Set out the lines below as a numbered list, from the line containing "Looking at the red" through the final line, both included. Skip any blank lines.

> _Input for this task_
— START —

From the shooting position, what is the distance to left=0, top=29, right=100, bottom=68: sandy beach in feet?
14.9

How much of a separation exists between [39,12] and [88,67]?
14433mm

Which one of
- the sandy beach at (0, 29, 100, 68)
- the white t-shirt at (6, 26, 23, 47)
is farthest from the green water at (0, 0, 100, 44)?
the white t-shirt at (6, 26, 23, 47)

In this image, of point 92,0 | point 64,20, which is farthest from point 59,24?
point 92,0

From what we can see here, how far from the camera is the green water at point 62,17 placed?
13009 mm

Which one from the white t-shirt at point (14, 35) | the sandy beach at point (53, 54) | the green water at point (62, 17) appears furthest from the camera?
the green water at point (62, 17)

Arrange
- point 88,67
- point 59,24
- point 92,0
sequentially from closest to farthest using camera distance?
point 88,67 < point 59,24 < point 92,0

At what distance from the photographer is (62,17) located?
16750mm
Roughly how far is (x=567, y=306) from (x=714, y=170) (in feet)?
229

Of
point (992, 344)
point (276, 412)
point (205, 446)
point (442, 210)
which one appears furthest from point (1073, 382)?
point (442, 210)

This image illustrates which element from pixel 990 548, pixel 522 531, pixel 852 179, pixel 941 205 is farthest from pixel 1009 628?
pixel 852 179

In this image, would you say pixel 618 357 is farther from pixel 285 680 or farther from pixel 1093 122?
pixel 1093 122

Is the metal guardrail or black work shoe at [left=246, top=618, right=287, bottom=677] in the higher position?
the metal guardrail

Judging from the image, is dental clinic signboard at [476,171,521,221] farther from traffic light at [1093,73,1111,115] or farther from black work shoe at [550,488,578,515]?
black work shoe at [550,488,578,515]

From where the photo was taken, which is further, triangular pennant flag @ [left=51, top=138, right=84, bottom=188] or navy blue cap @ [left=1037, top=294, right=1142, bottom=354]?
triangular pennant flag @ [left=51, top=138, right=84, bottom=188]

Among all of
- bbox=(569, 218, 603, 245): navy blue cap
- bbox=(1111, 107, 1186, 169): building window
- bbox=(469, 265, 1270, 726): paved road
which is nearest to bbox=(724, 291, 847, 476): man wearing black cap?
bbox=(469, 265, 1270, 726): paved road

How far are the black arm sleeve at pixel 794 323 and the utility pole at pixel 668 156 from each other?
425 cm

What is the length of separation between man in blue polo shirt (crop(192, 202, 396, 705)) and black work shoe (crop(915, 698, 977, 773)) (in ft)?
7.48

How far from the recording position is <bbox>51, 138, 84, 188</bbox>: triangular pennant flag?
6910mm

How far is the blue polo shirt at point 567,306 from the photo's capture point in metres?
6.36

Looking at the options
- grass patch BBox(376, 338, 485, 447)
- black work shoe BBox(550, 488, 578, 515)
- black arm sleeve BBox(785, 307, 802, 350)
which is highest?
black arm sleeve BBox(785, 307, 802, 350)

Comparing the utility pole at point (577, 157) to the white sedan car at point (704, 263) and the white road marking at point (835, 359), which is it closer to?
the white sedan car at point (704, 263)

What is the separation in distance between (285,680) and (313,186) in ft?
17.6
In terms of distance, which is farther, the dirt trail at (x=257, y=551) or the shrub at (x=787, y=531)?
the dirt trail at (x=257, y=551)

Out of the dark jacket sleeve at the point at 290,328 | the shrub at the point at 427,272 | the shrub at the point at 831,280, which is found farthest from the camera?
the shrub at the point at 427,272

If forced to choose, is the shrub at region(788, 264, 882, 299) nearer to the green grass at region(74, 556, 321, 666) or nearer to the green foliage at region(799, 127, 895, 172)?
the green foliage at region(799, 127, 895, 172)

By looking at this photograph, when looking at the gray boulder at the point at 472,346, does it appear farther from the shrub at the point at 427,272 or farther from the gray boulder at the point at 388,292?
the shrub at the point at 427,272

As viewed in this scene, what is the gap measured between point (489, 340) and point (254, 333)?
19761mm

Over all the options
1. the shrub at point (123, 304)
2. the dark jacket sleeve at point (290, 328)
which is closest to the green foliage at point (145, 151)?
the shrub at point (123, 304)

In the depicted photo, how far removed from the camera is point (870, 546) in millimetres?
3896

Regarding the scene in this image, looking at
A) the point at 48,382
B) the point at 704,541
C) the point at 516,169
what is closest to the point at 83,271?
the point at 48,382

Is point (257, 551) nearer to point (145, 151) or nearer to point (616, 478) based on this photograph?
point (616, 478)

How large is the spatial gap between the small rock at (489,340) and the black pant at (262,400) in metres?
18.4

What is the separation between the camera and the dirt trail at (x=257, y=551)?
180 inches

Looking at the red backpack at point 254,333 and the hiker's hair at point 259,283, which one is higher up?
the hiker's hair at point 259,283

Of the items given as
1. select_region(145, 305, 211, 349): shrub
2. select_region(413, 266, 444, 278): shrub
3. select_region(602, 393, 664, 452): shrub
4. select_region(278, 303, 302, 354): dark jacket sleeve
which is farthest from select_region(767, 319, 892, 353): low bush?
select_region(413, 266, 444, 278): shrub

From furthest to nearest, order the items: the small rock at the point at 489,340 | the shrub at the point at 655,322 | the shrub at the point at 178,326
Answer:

— END —

> _Finished answer_
1. Looking at the red backpack at point 254,333 and the hiker's hair at point 259,283, which one is higher up?
2. the hiker's hair at point 259,283
3. Of the items given as
4. 1. select_region(145, 305, 211, 349): shrub
5. 2. select_region(413, 266, 444, 278): shrub
6. 3. select_region(602, 393, 664, 452): shrub
7. 4. select_region(278, 303, 302, 354): dark jacket sleeve
8. which is farthest from select_region(767, 319, 892, 353): low bush?
9. select_region(413, 266, 444, 278): shrub
10. From furthest to nearest, order the items: the small rock at the point at 489,340 | the shrub at the point at 655,322 | the shrub at the point at 178,326
11. Answer:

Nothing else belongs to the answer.